The survey points out that December’s rise is 1.4% below the revised rate of 9.2% in November, which in turn is below the 12.9% lift in August, “showing that annual rates of house price growth in England and Wales have been slowing since the summer months of 2022”.
The monthly growth rate in the average house price for England and Wales in December was 0.5%, matching November.
Higher interest rates and inflation are the cause of the decline, says the survey, which has led to a fall in mortgage approvals.
It points to Bank of England data that show mortgage approvals in November falling to 46,075, down from 57,875 in October.
Acadata senior analysts John Tindale and Peter Williams say: “Depending upon what happens in the macro-economy — and not least with regard to interest rates and inflation – a housing market downturn might be short-lived, and with limited negative impacts, in terms of prices, mortgage arrears and possessions.
“However, if any recession gathers more momentum with sharply rising unemployment alongside continued interest rate rises, then market pressures will intensify.”
Across England and Wales, the East and West Midlands remain the top two regions for growth, as was also the case last month, with annual rates, at 14.1% and 13.7% respectively.

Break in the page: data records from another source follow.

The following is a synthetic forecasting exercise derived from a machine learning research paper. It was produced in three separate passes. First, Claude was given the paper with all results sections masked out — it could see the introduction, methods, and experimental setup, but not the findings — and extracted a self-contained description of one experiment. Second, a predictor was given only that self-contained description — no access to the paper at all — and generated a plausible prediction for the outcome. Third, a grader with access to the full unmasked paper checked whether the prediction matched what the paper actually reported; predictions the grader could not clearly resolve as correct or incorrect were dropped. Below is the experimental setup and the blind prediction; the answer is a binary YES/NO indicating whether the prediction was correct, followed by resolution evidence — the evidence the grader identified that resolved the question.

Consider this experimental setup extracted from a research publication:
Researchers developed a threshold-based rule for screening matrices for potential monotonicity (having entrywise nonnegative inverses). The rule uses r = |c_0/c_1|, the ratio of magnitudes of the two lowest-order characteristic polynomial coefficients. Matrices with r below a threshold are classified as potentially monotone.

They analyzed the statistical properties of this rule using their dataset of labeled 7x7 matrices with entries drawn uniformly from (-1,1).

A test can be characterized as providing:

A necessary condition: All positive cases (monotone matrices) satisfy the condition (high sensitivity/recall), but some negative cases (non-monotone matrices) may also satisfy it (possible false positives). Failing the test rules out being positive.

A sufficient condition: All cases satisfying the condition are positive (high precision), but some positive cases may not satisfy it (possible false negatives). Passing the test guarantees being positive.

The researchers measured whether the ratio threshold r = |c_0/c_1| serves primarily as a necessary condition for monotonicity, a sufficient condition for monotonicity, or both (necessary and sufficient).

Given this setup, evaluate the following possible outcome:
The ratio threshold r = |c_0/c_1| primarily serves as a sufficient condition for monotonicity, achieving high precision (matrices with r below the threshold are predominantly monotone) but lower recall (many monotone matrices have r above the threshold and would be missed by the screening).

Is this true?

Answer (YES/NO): NO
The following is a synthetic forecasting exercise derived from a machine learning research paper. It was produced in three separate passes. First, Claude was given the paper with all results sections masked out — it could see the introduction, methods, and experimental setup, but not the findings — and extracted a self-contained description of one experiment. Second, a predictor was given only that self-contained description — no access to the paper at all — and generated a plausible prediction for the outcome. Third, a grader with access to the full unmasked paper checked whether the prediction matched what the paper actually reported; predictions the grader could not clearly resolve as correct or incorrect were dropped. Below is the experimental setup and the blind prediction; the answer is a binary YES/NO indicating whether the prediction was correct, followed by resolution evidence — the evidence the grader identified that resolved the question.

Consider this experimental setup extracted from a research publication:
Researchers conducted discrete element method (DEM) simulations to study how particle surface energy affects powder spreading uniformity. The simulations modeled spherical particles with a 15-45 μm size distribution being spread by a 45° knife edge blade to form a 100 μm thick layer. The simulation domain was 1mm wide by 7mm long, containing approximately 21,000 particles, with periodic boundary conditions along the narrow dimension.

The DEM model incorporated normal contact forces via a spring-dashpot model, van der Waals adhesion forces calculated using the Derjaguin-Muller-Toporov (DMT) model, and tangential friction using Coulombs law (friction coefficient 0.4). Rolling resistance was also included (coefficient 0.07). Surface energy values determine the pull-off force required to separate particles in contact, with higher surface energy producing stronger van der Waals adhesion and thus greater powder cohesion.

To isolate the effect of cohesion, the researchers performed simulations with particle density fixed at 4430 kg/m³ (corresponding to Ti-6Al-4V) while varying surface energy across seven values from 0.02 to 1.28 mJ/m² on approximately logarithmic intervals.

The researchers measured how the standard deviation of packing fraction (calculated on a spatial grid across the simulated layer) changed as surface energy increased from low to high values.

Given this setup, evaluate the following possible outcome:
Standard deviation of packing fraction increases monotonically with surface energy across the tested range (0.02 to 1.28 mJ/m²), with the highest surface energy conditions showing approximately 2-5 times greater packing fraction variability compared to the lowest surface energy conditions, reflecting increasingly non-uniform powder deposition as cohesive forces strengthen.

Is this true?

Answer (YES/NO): NO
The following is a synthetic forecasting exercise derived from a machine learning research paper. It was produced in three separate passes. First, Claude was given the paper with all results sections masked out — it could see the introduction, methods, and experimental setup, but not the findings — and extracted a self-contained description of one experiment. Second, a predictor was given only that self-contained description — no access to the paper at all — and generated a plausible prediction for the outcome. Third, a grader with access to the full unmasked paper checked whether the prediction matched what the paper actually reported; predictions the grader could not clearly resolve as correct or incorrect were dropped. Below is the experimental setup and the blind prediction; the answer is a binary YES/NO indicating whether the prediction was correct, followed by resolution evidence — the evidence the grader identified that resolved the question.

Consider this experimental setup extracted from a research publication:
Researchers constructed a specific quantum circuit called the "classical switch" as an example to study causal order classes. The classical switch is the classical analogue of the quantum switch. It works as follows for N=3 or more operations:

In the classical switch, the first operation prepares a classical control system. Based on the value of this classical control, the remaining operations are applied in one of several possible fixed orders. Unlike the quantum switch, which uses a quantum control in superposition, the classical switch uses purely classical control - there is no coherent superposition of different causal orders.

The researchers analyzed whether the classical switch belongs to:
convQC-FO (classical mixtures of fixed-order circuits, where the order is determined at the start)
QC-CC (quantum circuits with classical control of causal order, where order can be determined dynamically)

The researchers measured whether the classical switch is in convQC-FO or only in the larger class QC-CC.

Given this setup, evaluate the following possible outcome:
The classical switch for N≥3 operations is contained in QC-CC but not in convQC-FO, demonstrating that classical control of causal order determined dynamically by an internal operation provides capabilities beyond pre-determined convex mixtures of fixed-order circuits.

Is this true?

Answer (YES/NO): YES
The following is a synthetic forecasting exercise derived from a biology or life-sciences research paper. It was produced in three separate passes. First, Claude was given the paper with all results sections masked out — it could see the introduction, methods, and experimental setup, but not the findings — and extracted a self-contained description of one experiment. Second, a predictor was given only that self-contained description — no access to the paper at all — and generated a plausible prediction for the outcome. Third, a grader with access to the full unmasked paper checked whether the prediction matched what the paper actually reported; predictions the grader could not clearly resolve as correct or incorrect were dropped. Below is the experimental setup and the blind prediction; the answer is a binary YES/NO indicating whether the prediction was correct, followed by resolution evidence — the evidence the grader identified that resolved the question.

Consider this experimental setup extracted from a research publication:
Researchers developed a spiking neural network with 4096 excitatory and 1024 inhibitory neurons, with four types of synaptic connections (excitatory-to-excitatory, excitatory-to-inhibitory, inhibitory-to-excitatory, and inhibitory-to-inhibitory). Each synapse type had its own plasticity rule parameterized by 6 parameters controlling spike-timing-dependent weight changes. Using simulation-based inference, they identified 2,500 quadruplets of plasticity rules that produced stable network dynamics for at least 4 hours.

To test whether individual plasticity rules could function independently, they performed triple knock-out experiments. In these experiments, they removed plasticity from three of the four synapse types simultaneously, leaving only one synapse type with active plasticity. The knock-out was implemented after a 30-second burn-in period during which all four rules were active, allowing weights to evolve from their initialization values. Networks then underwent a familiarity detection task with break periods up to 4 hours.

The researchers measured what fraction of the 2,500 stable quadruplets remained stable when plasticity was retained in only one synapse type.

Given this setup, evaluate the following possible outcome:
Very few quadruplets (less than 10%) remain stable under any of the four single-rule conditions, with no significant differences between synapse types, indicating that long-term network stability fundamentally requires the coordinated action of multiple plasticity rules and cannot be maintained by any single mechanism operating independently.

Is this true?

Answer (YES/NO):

By contrast, Greater London has the lowest annual growth rate of just 1.5%, although 21 of the 33 London boroughs saw prices rise on an annual basis.
E.surv director Richard Sexton adds: “Our data this month shows a slowing rate of growth, which will surprise no one but nevertheless is positive.
“There are a couple of reasons why our findings are noteworthy. One is that we use all completion data for the period, from the Office for National Statistics, which includes cash sales and is the final price paid – as opposed to a price agreed earlier in the process such as at the mortgage approval stage and therefore which might fluctuate subsequently.
“But the other point to be made is that the relative attractiveness of property remains in comparison to other asset groups over the longer term.
“From the start of the pandemic in March 2020 to the end of November 2022, the average price paid for a home has increased by some £66,100, or around 21.1%.
“Housing as an asset group is still outperforming most other investments – particularly when you see that growth figure over the period is greater than that in consumer price inflation (including consumer prices index accounting for owner occupiers’ housing costs) of 14.9% over the same period.
“It is very likely that whatever the economic weather the lack of supply will continue to underpin the relative strength of UK housing.”